§ **Assigned task**
Would you print the lines below exactly, beginning at the line that has "United States, site archbold_FL-13." and stopping after the line that has "[camera trap, volunteer-labeled]"? Only those lines, and no pictures.

Records from a data collection:
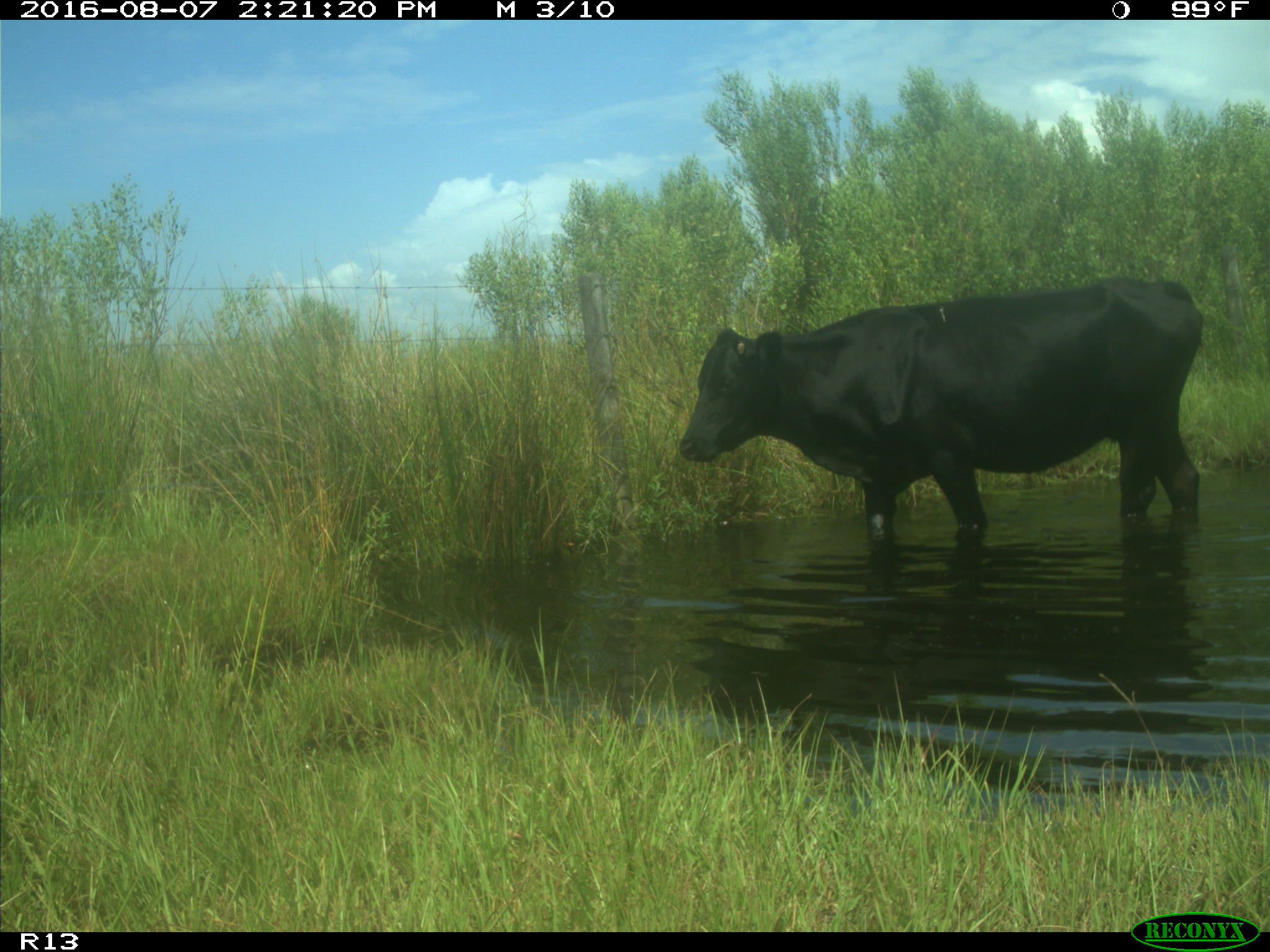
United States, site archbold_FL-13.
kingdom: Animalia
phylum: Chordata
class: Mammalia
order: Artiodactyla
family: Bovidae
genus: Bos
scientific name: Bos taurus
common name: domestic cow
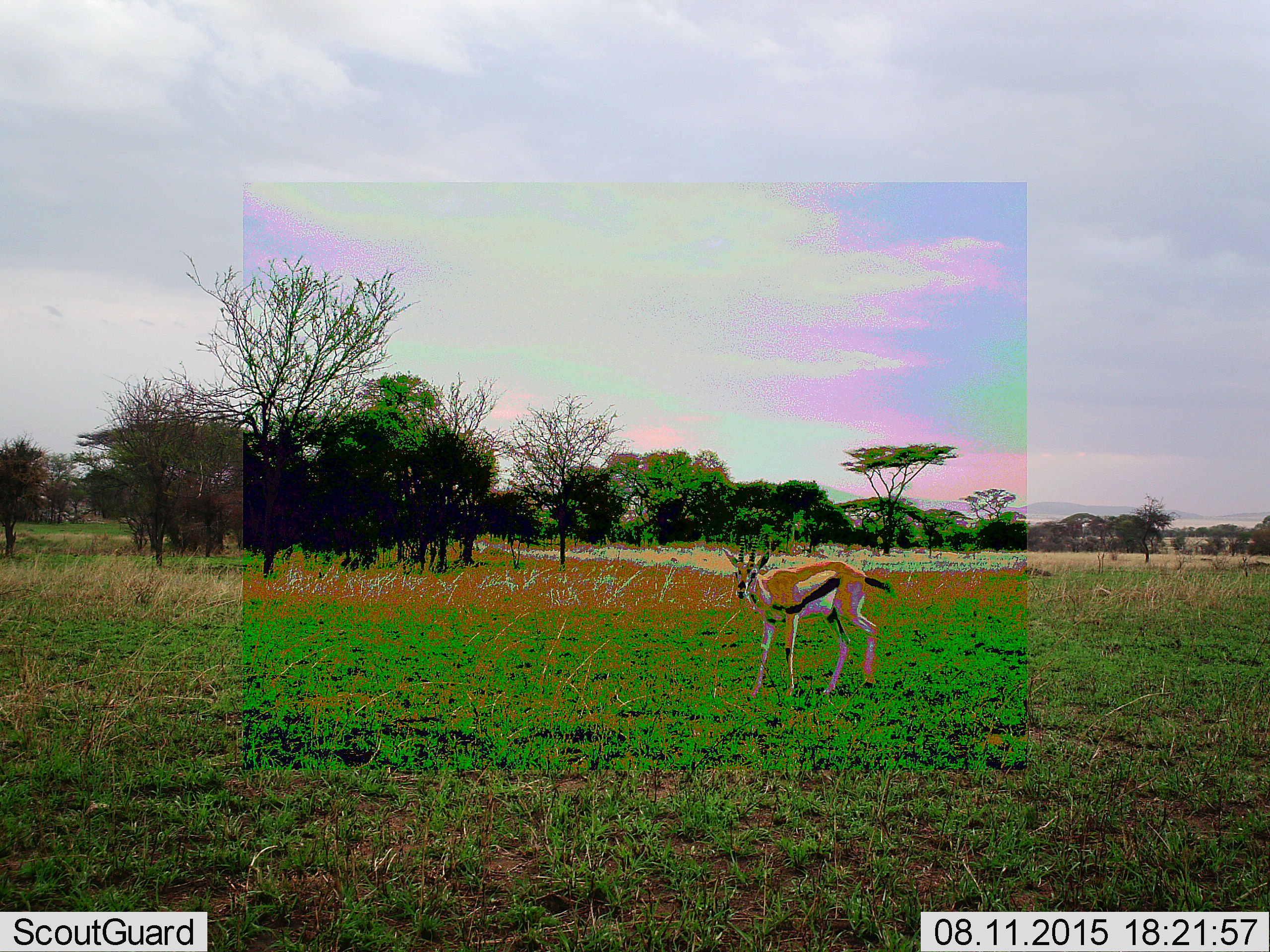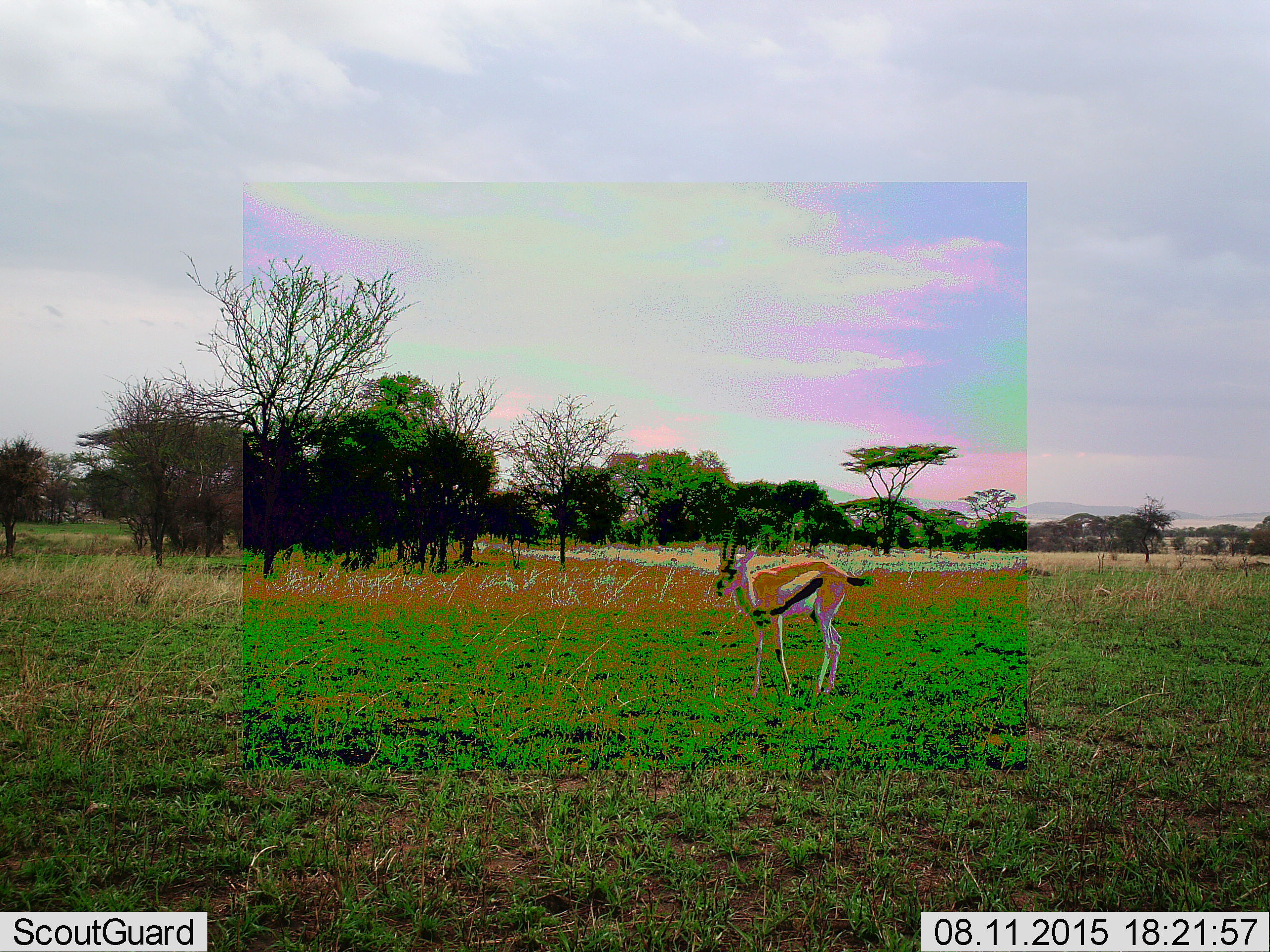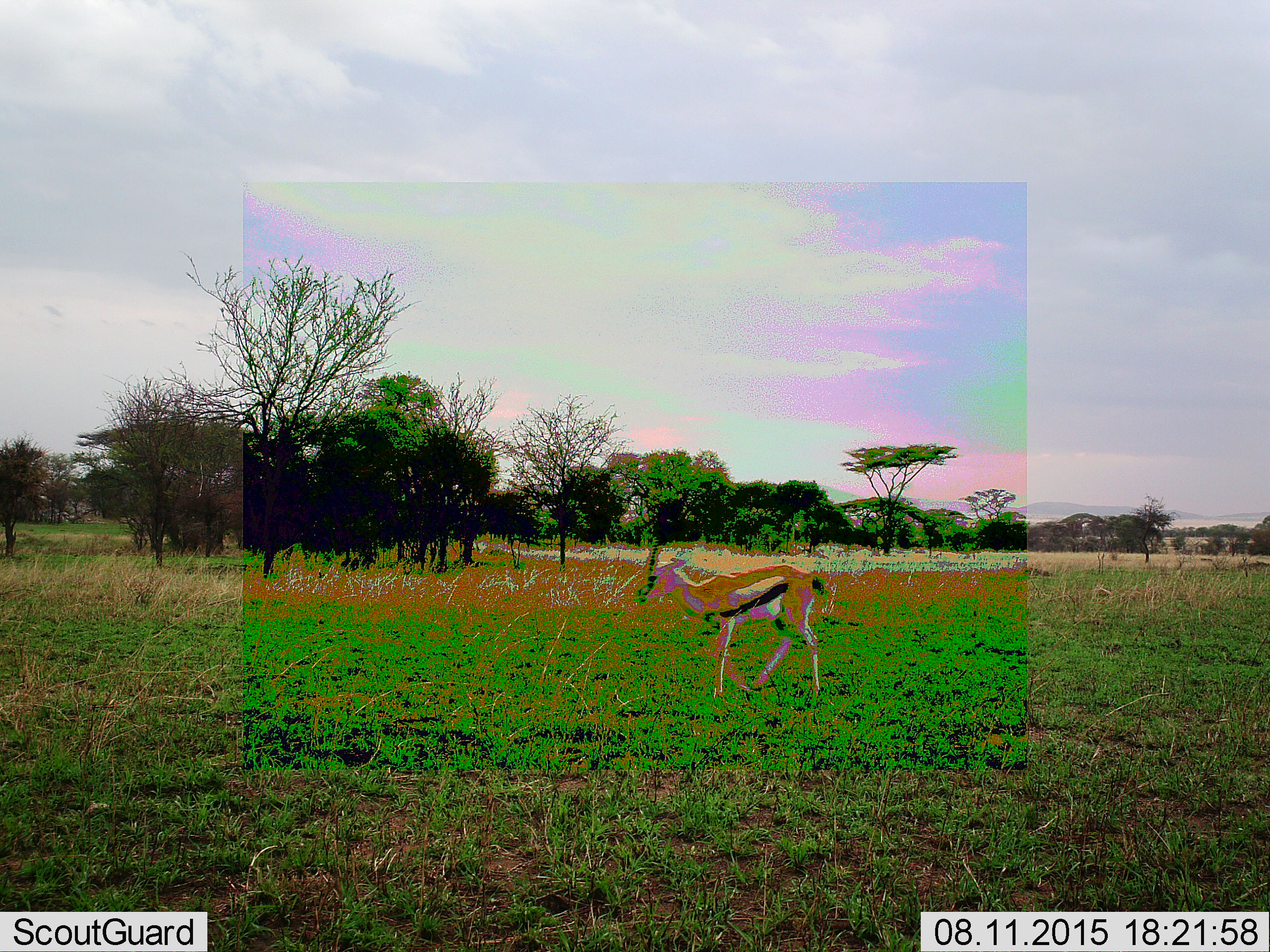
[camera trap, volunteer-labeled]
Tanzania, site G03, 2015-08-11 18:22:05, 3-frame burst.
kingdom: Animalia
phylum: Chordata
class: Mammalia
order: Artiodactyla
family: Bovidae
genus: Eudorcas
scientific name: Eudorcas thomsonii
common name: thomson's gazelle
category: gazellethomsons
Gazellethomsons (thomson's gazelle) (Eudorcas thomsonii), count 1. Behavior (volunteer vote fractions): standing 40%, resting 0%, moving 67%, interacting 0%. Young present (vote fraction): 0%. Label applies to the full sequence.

---

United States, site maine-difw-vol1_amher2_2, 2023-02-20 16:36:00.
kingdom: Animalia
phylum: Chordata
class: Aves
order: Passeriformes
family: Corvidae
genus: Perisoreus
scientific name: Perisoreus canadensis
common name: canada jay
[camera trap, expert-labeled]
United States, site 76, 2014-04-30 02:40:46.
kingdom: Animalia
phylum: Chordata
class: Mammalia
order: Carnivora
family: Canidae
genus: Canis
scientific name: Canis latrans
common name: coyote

---

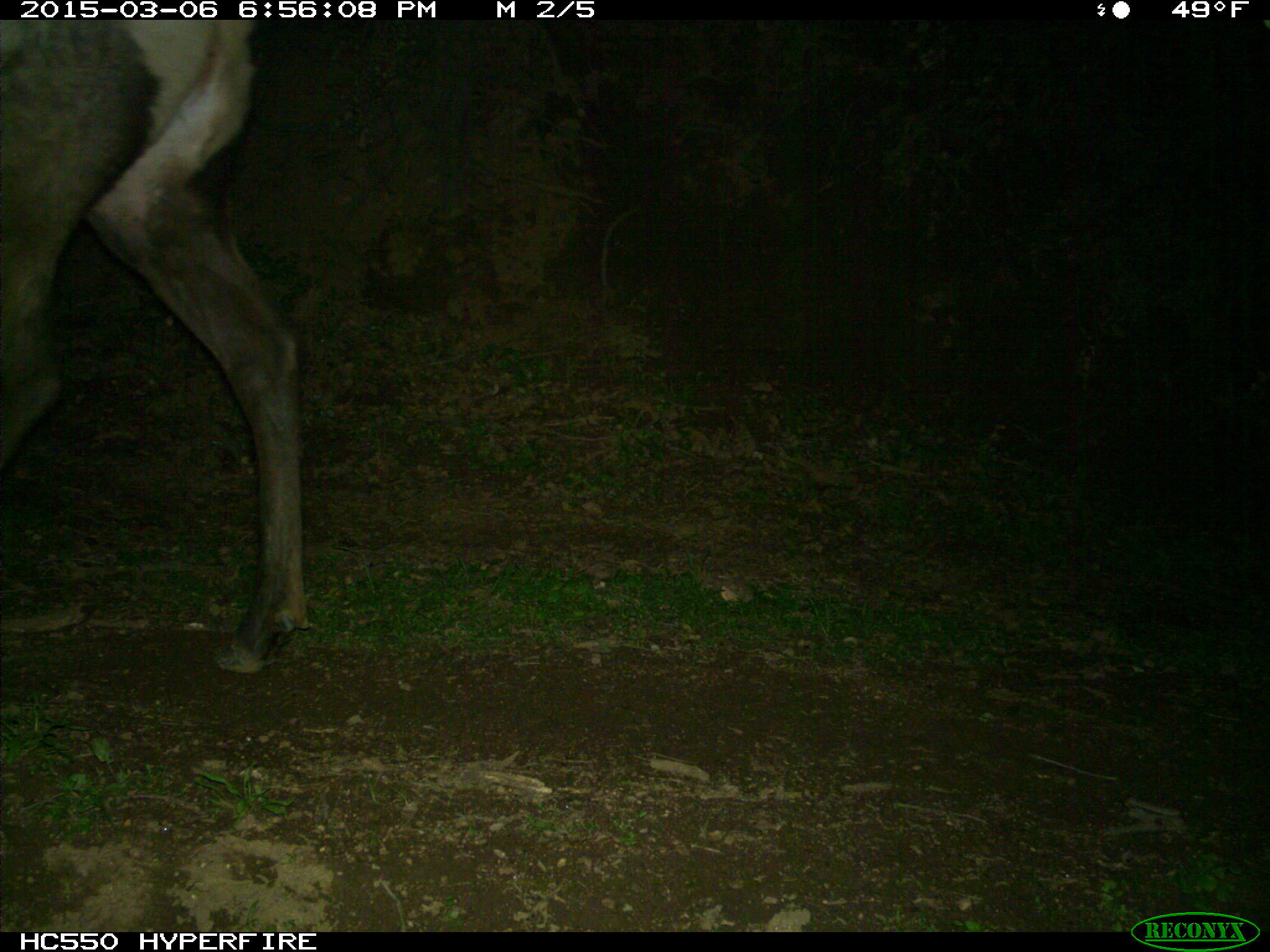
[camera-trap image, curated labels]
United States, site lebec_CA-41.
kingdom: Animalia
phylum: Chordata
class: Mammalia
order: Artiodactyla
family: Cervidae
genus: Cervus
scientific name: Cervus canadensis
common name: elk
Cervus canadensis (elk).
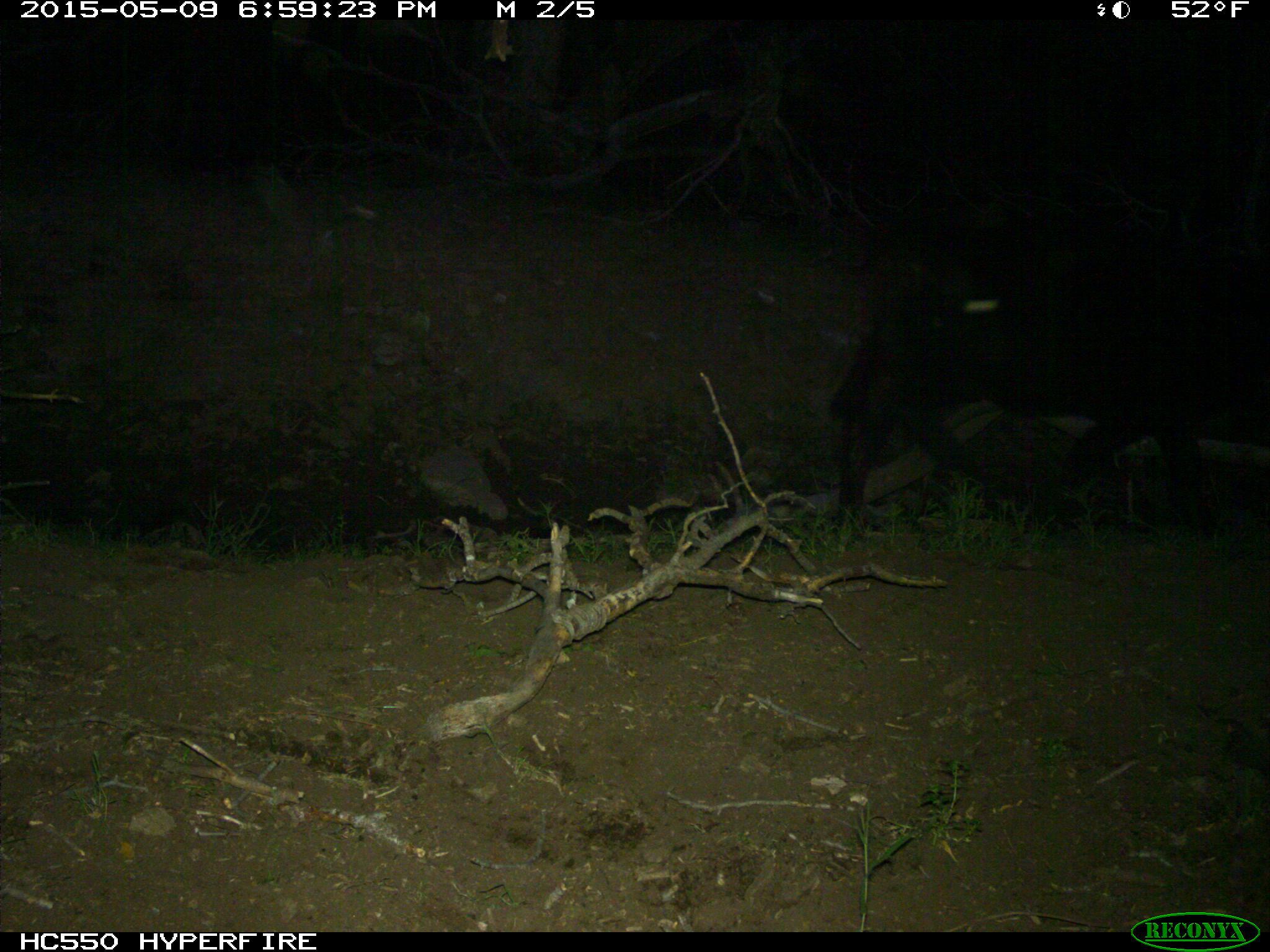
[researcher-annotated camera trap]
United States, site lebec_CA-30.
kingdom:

§ **Response for this exercise**
United States, site archbold_FL-13.
kingdom: Animalia
phylum: Chordata
class: Mammalia
order: Artiodactyla
family: Bovidae
genus: Bos
scientific name: Bos taurus
common name: domestic cow
[camera trap, volunteer-labeled]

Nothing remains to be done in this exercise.